Namun saat Alison sedang dicecar pertanyaan-pertanyaan seperti itu, ia hanya bisa menundukkan kepala dan terus mempercepat langkah di jalan yang sudah dibuka oleh bodyguard-bodyguard pribadinya, yang juga melindungi wanita itu dari serangan Paparazi yang sedang mengerubungi dirinya.
Itulah Alison Ruby Quinn, seorang pop star yang sudah berkarir di dunia musik selama 10 tahun lamanya.
Bukanlah hal yang asing lagi jika setiap publik figur sepertinya dikejar-kejar oleh Paparazi seperti itu. Tetapi, kali ini bukanlah hal yang biasa untuk Alison.
Ia harus menghadapi kenyataan kalau dirinya sudah ditipu oleh tunangannya sendiri yang membuat reputasi besar dan kreadibilitas yang sudah ia bangun selama 10 tahun lamanya langsung hancur dengan seketika.
Ia dijadikan kambing hitam hingga membuat penyanyi-penyanyi baru yang bekerja sama pada label musiknya merasa tertipu dan termanipulasi.
Dengan alasan kontrak label yang begitu dibuat-buat, hasil dari perform yang belum juga dibayarkan kepada penyanyi, hingga bayaran yang tidak sesuai dengan kontrak membuat banyaknya layangan gugatan kepada label itu.
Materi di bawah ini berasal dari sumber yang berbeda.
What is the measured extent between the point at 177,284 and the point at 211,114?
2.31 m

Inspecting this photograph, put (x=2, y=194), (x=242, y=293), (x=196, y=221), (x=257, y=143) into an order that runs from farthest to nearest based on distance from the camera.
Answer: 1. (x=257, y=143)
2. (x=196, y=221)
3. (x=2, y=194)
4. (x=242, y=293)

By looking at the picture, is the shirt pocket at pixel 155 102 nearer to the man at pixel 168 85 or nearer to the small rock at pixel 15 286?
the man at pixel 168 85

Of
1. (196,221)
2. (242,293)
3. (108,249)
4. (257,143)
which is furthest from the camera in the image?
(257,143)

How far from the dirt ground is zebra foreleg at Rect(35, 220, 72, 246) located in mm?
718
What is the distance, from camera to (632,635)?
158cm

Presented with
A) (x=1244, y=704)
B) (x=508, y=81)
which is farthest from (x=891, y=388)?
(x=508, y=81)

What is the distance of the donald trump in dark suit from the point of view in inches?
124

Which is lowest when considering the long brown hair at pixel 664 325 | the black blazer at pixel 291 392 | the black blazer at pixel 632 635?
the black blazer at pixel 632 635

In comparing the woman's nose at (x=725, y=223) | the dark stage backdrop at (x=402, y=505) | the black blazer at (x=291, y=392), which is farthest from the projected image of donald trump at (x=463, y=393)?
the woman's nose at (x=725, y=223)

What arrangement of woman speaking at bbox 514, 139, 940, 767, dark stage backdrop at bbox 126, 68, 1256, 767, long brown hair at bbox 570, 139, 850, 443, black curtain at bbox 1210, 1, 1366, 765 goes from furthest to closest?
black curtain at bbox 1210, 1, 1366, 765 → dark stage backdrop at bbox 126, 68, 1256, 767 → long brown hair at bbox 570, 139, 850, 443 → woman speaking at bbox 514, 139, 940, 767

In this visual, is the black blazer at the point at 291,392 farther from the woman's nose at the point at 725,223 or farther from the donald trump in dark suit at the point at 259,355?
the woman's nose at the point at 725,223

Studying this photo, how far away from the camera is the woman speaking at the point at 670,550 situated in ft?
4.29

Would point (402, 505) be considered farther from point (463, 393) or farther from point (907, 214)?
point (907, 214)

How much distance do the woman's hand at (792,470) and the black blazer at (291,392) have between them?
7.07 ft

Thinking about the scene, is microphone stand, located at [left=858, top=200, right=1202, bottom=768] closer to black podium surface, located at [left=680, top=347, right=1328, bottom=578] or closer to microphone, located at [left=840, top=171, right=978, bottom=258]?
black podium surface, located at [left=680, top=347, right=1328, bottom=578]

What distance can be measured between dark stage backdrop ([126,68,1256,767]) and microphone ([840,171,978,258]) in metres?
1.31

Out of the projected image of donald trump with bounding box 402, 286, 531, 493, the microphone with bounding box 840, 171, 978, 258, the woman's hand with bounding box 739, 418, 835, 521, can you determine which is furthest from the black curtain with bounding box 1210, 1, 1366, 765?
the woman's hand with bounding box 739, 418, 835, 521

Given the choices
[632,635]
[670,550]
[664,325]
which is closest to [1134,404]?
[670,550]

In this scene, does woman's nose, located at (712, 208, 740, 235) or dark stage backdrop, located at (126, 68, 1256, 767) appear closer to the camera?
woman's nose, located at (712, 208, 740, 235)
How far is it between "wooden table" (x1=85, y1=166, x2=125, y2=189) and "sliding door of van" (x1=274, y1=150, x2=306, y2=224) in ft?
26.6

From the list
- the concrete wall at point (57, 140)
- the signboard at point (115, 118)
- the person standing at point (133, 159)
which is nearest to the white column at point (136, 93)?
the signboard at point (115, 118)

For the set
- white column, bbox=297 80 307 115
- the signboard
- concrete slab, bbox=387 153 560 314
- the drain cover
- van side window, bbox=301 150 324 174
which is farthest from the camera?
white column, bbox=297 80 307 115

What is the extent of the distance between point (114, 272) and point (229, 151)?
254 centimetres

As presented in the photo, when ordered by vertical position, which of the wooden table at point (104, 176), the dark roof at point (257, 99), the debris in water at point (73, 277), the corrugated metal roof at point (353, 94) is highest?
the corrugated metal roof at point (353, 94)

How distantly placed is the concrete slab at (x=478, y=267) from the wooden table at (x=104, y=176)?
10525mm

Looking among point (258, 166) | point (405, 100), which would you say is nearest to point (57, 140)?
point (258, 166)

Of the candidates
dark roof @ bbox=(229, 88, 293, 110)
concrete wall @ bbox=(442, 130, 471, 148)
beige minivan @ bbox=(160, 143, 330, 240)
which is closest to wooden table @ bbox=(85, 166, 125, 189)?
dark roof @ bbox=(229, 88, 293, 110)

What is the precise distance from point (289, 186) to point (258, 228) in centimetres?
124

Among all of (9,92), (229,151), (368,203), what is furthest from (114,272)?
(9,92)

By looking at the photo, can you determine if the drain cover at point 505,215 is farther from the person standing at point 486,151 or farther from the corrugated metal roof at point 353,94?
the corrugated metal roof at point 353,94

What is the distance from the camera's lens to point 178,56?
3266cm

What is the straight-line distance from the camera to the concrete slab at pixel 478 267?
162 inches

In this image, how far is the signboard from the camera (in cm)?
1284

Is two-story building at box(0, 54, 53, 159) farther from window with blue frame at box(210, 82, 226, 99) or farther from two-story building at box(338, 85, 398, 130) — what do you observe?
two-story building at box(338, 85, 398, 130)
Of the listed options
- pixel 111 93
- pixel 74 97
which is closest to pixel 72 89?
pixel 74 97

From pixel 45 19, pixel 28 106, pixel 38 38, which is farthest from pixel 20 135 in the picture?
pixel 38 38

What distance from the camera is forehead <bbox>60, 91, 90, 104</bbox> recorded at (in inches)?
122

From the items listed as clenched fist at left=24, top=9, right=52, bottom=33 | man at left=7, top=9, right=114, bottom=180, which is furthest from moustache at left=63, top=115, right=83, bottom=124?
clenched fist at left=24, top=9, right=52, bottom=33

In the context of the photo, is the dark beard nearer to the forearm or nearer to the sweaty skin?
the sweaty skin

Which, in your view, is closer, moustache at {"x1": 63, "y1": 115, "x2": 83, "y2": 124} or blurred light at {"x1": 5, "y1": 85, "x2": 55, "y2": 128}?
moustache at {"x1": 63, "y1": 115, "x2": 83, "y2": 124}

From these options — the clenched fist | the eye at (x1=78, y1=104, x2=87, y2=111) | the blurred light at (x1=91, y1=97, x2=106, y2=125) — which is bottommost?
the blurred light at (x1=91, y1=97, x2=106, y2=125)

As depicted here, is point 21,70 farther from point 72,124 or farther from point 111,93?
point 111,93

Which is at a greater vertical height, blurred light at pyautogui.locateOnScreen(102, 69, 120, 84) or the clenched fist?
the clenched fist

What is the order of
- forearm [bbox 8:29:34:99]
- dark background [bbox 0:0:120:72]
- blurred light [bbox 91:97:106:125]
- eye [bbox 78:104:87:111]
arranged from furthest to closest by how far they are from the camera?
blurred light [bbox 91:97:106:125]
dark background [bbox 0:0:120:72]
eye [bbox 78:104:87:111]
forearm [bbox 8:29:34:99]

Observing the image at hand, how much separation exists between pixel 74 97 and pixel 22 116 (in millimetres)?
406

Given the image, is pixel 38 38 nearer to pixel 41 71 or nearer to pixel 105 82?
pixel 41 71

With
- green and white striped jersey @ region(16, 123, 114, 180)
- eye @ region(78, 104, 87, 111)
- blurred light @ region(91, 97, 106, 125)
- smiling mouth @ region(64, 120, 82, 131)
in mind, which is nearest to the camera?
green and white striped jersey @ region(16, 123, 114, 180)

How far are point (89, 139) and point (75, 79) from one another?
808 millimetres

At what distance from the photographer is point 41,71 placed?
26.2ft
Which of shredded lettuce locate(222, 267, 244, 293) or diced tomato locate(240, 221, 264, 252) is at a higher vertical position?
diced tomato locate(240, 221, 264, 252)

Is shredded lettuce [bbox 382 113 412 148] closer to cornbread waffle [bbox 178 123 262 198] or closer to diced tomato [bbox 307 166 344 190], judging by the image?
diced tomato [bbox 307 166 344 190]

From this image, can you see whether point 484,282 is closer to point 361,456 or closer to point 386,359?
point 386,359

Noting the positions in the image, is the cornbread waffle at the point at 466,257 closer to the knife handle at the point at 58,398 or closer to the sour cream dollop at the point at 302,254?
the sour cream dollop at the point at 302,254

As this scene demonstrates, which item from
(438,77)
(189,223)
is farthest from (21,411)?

Dan satu kesalahan terbodohnya adalah, ia membangun label musik itu bersama Theodore Hardin. Tunangan Alison yang dengan tega meninggalkannya disaat wanita itu sedang diserang dari berbagai pihak dan memilih untuk angkat tangan atas permasalahan yang sudah pria itu buat.
Saat mobil miliknya sudah terparkir di depannya, Alison pun semakin mempercepat langkahnya hingga sampai ke dalam mobil miliknya.
"Apartement," ujar Alison yang menyuruh sang supir untuk mengantar ke apartement miliknya.
Setelah mobilnya berjalan, wanita itu langsung bisa bernafas dengan lega setelah menghadapi kekisruhan yang Paparazi lakukan kepadanya.
Lalu Alison mengambil ponsel dari dalam tas dan langsung mengubungi nomor tujuan yang berada di deretan teratas daftar panggilan teleponnya.
Ini akan menjadi yang ke tiga puluh kalinya jika sekali lagi Theo tidak mengangkat panggilan Alison. Dan setelah Alison menekan ikon telepon pada layar ponsel, nada ponsel yang tidak aktif langsung menyambut pendengaran Alison.
Dengan sangat kesal wanita itu langsung melempar ponselnya ke sembarang arah hingga menimbulkan suara benturan yang cukup kencang.
"Sepertinya ada yang sedang membututi kita, Nona." ucap Albert, sang supir kepada Alison.
Wanita itu pun langsung menengokkan kepala ke belakang dan melihat dari kaca belakang mobil jika benar ada beberapa mobil yang sedang mengikutinya.
"Sh*t!" umpatnya. "Arah tanpa tujuan," sambung Alison kepada sang supir.
Wanita itu benar-benar harus putar otak bagaimana caranya agar ia harus menghilang dari kejaran-kejaran itu. Bukannya ia ingin melepas tanggung jawab atas masalah yang sedang menimpanya, justru ia sedang memikirkan semua jalan keluar dengan pihak pengacaranya.
Yang menjadi rumit di sini adalah para korban yang begitu tidak sabar menunggu solusi yang sedang Alison usahakan dan terus menerus memanaskan situasi dengan cara memberikan pernyataan-pernyataan di media sosial maupun kepada Paparazi yang justru semakin menyudutkan posisi Alison.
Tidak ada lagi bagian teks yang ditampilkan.